Passage:

The Problem with Snow White Syndrome


Someday my prince will come
Someday we’ll meet again
And away to his castle we’ll go
To be happy forever I know
Someday when spring is here
We’ll find our love anew
And the birds will sing
And wedding bells will ring
Someday when my dreams come true…

Now look, I don’t mean to hate on Snow White here. But something needs to be said…

Yah see, all people have a void. To quote Blaise Pascal, “What else does this craving, and this helplessness, proclaim but that there was once in man a true happiness, of which all that now remains is the empty print and trace? This he tries in vain to fill with everything around him, seeking in things that are not there the help he cannot find in those that are, though none can help, since this infinite abyss can be filled only with an infinite and immutable object; in other words by God himself.”

Essentially, we all have a void, that should be filled with God. But the sad thing is, some girls (and I guess guys too), even Christian girls, try to fill this craving with earthly romance. We are not made to live a life of melancholy wishing. The world may think that this pining for pink hearts and romance is harmless and natural, but I am here to tell you that it is not. Or at least, not to the extent that it is emphasized in out current culture.

Work instructions:
[1] Can you give the Snow White essay again from "Essentially, we all" up to and including "out current culture.", renaming "romance" as "fantasy" wherever it occurs?
[2] Which lines of the entries contain the string "instances", with case counting? Copy each of those lines.
The Snow White essay and the entries are unrelated to each other.

(Entries taken from a collection)
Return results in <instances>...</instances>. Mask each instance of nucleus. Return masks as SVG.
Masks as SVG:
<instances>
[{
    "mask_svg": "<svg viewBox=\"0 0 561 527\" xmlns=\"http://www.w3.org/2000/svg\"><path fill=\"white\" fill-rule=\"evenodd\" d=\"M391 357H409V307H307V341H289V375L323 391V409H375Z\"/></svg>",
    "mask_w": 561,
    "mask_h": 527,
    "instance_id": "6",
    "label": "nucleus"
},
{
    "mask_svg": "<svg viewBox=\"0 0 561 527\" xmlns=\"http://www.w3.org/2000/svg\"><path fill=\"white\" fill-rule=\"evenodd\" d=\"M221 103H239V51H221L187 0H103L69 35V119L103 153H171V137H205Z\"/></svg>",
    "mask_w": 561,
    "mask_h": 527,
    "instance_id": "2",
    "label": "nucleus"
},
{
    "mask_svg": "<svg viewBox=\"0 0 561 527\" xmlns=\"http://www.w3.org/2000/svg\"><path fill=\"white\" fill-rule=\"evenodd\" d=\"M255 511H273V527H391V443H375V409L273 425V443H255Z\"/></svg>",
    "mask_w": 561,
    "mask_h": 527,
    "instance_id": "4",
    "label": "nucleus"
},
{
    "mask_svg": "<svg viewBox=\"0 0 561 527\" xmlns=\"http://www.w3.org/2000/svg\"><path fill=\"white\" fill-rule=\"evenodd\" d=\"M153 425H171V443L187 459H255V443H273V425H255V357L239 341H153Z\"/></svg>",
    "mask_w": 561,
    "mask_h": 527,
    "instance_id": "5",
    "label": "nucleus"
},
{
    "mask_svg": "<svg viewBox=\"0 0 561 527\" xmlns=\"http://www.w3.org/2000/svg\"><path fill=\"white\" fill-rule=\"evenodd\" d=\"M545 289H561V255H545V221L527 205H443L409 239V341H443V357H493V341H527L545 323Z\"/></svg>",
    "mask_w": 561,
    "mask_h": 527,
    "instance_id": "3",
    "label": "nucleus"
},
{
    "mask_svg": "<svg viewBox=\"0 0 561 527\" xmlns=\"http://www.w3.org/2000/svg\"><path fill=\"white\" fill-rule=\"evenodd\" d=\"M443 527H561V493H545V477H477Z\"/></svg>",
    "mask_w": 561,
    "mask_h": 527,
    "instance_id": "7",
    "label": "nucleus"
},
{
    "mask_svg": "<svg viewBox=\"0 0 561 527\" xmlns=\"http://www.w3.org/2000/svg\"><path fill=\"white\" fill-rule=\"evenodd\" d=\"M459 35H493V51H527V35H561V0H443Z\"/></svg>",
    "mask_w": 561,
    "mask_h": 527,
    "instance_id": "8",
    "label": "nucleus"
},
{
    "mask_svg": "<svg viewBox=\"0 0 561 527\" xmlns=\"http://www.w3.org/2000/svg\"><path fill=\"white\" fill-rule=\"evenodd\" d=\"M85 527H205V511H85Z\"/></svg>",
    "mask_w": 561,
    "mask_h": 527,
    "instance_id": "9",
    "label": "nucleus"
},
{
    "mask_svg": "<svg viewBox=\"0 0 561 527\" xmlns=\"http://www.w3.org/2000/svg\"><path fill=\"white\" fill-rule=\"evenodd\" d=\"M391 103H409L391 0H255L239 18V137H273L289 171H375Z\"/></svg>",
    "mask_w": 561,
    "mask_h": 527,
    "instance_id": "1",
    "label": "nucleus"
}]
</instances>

Answers for the tasks:
[1]
Essentially, we all have a void, that should be filled with God. But the sad thing is, some girls (and I guess guys too), even Christian girls, try to fill this craving with earthly fantasy. We are not made to live a life of melancholy wishing. The world may think that this pining for pink hearts and fantasy is harmless and natural, but I am here to tell you that it is not. Or at least, not to the extent that it is emphasized in out current culture.

[2]
Return results in <instances>...</instances>. Mask each instance of nucleus. Return masks as SVG.
<instances>
</instances>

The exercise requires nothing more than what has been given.